Kim's background is in scientific illustration — a perfect fit for the Migrating Mural project, which strives to paint a scientifically accurate portrayal of the animals and plants it features. If artistic sensibilities come into conflict with scientific reality, she said, science wins every time.
"Obviously, we chose the California poppy to honor the state of California," Kim said. "The monarch butterfly ... landed on the poppy in the original design, and its proboscis was starting to come out — and then we learned, well, we can't actually show that story, because monarch butterflies do not drink nectar from poppies. Poppies don't have nectar."
The towering mural in the Tenderloin is what artists call "site-specific" — that is, it's tailor-made for the spot where it stands.
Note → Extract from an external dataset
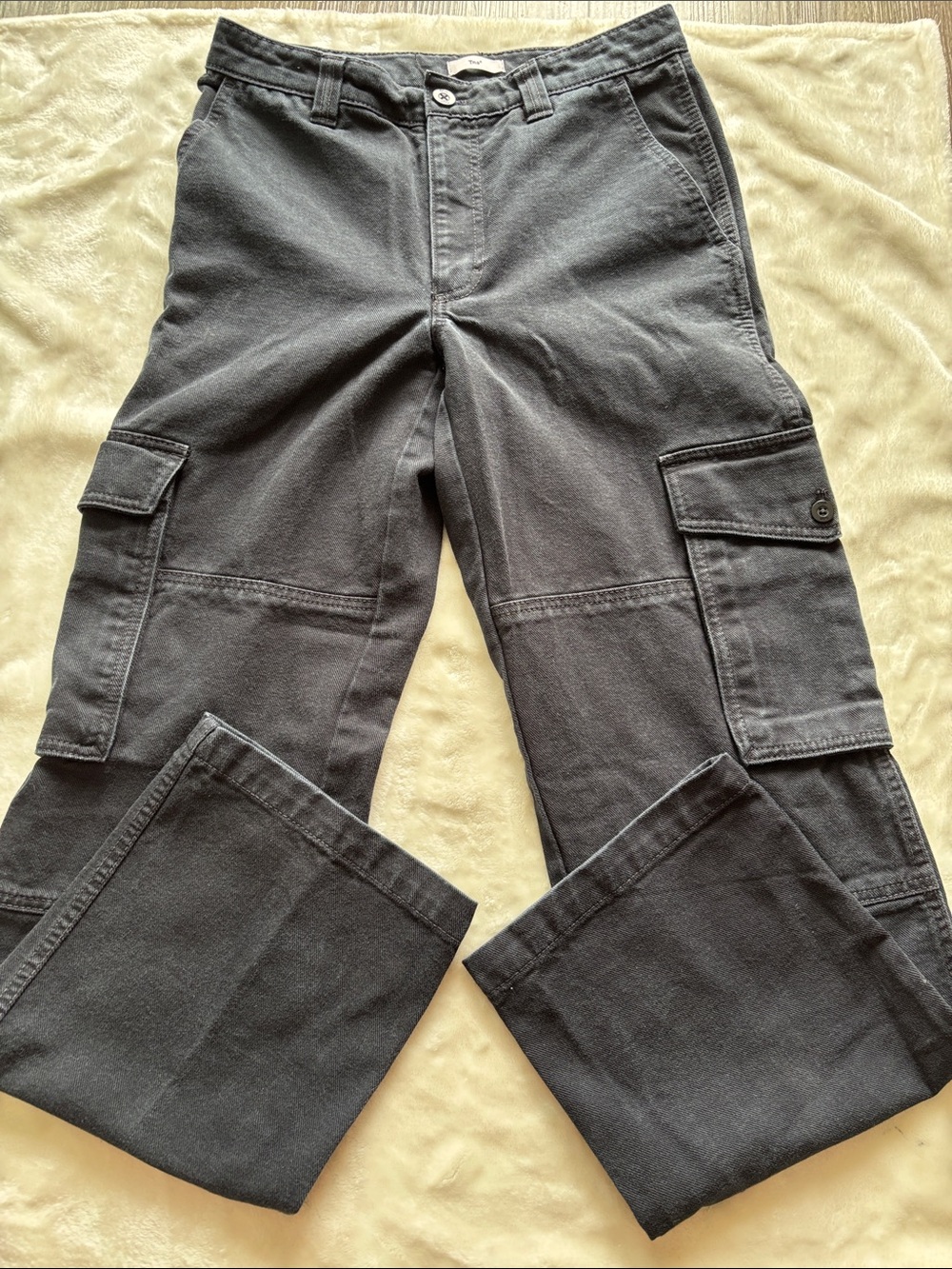TNA Women's Dark Gray Cargo Pants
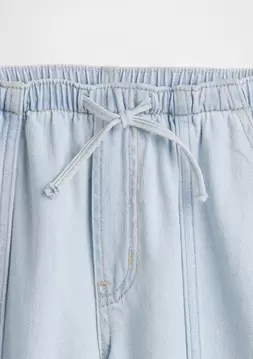 Kız Çocuk | Low Rise Baggy Jean Pantolon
On the south wall of the building, examples of the five different families of butterflies found in San Francisco can be seen from as far away as the Bernal Heights hilltop park.
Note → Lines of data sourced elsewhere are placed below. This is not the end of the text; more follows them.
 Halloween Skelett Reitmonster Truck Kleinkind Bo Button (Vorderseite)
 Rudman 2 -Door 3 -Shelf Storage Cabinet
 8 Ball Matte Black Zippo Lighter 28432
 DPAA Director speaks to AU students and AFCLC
Toward the bottom of that wall, the iridescent Xerces blue butterfly — painted in 22 different colors — is cautionary tale to San Franciscans too young to remember it.
"This butterfly is special in San Francisco because it was only found here," Kim said. "And it was the first butterfly to be described as going extinct due to loss of habitat and urbanization."
The Xerces blue was declared to have become extinct sometime between 1941 and 1943. Named after it, the Xerces Society for Invertebrate Conservation has partnered with Kim's Ink Dwell Studio on the monarch butterfly mural series.
Higher up on that same wall, a butterfly that dwarfs the others with its massive wingspan provides an image of hope. The tiger swallowtail, the largest butterfly found in the United States, typically inhabits river canyons. But it also inhabits a different kind of canyon: the urban canyon of San Francisco's Market Street.
"You can actually see this particular tiger swallowtail from Market Street," Kim said, pointing to the giant butterfly painted on the building.
Careful landscaping along Market Street has ensured plenty of habitat for the big yellow butterflies in the dense, green tree canopy, as humans scurry around on the sidewalk below.
"Urbanization is not a bad thing, but it's just really a matter of how we choose to do it," Kim said. "What this represents is an interesting, positive story of urbanization, and how that can sometimes also recreate natural habitats."